**SELECTED EXCERPT**:

(begin)

Your job is to work hard, improve as much as you can, and put forth your very best effort. You draw happiness and satisfaction from the INPUT you provide and from the PROCESS you go through.

Over time, that will also result in better and better results, but as they say… the main thing is to keep the main thing the main thing. Focus on you, and the rest will come. :grin:


I got into a breakaway in a crit a few years ago, and although I was out of my depth, I managed to make it to the end with the other two riders. Both were much stronger than me.

My tactic was to use the course. There was a strong headwind on the ‘uphill’ side of the course, and a strong tailwind on the downhill side. I was a heavier rider, so I took long pulls on the downhill, downwind sections. I definitely spent more than half of the race on the front, but did way less work than the other two who were pulling uphill and into the wind. I didn’t piss off my companions by taking weak pulls, but I also pulled when it worked in my favour.


Yup, seen a lot of that, particularly from youngsters who think they’re being terribly clever by jumping on breaks and then immediately not working. Don’t seem to have figured out yet that it’s extremely obvious what they’re doing and that none of the breaks they’re in ever stick as a result! It’s quite funny listening to them talking after the race, or seeing their Strava race report, where they’ll make a big deal about how many breaks they got in but were unlucky to miss out on the race winning move. When invariably the race winning move has come from a group of riders who have all worked their nuts off to establish a decent lead before they start indulging in being more tactical and conserving energy.

(end)

**REQUIRED TASKS**:
• a. From the cycling breakaway discussion, quote the stretch from "Yup, seen a" through "and conserving energy.".
• b. Condense the paragraph of the cycling breakaway discussion that begins "My tactic was to use the course," keeping its main facts.

**RECORDED DATA**:
(begin)

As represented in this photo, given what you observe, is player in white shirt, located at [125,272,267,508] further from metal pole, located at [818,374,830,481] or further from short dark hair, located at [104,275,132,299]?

(end)

**THE SOLUTIONS**:
• a.
Yup, seen a lot of that, particularly from youngsters who think they’re being terribly clever by jumping on breaks and then immediately not working. Don’t seem to have figured out yet that it’s extremely obvious what they’re doing and that none of the breaks they’re in ever stick as a result! It’s quite funny listening to them talking after the race, or seeing their Strava race report, where they’ll make a big deal about how many breaks they got in but were unlucky to miss out on the race winning move. When invariably the race winning move has come from a group of riders who have all worked their nuts off to establish a decent lead before they start indulging in being more tactical and conserving energy.

• b. My tactic was to use the course, which had a strong headwind on the "uphill" side and a strong tailwind on the downhill side. As a heavier rider, I took long pulls on the downhill, downwind sections. I spent more than half the race on the front but did far less work than the other two riders, who pulled uphill into the wind. I didn't annoy them with weak pulls, but I pulled when it favored me.